**Exercise 1:**
Rewrite the lines of the scene-based spatial rows below as a numbered list, omitting the blank lines and including every row.

I recently came across a pilot podcast series from Scottish Ballet called Scottish Ballet’s Half Hour Call. The premise of the podcast is to discuss how ballet and ballet companies fit the world we currently live in. In the second episode, dedicated to masculinity in ballet, Myles Thatcher (choreographer and dancer at San Francisco Ballet) shared a story that made me think of Professor M.A. George’s captivating latest article, Exploring Identity.

Thatcher relates how exciting it was that while he was choreographing a piece for Ballet22 (twodos), a body type, gender identity, and race inclusive company that performs dances that break gender normative traditions, he started looking at pointe shoes in a new way. Even though he has been aware that gender exists beyond the binary, that collaboration made him realize that “a pointe shoe is not a gender object.” Transcending ballet’s common binary understanding of gender opened up for Thatcher new avenues of creativity and experimentation in his choreography.

Scene-based spatial questions
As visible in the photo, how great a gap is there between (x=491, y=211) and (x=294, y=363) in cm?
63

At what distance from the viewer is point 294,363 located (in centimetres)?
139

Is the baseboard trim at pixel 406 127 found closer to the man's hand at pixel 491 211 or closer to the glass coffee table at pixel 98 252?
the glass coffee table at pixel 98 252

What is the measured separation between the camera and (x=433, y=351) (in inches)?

**Exercise 2:**
From the ballet passage, copy the stretch from "Thatcher relates how" through "in his choreography." word for word.

**Final answer 1:**
1. As visible in the photo, how great a gap is there between (x=491, y=211) and (x=294, y=363) in cm?
2. 63
3. At what distance from the viewer is point 294,363 located (in centimetres)?
4. 139
5. Is the baseboard trim at pixel 406 127 found closer to the man's hand at pixel 491 211 or closer to the glass coffee table at pixel 98 252?
6. the glass coffee table at pixel 98 252
7. What is the measured separation between the camera and (x=433, y=351) (in inches)?

**Final answer 2:**
Thatcher relates how exciting it was that while he was choreographing a piece for Ballet22 (twodos), a body type, gender identity, and race inclusive company that performs dances that break gender normative traditions, he started looking at pointe shoes in a new way. Even though he has been aware that gender exists beyond the binary, that collaboration made him realize that “a pointe shoe is not a gender object.” Transcending ballet’s common binary understanding of gender opened up for Thatcher new avenues of creativity and experimentation in his choreography.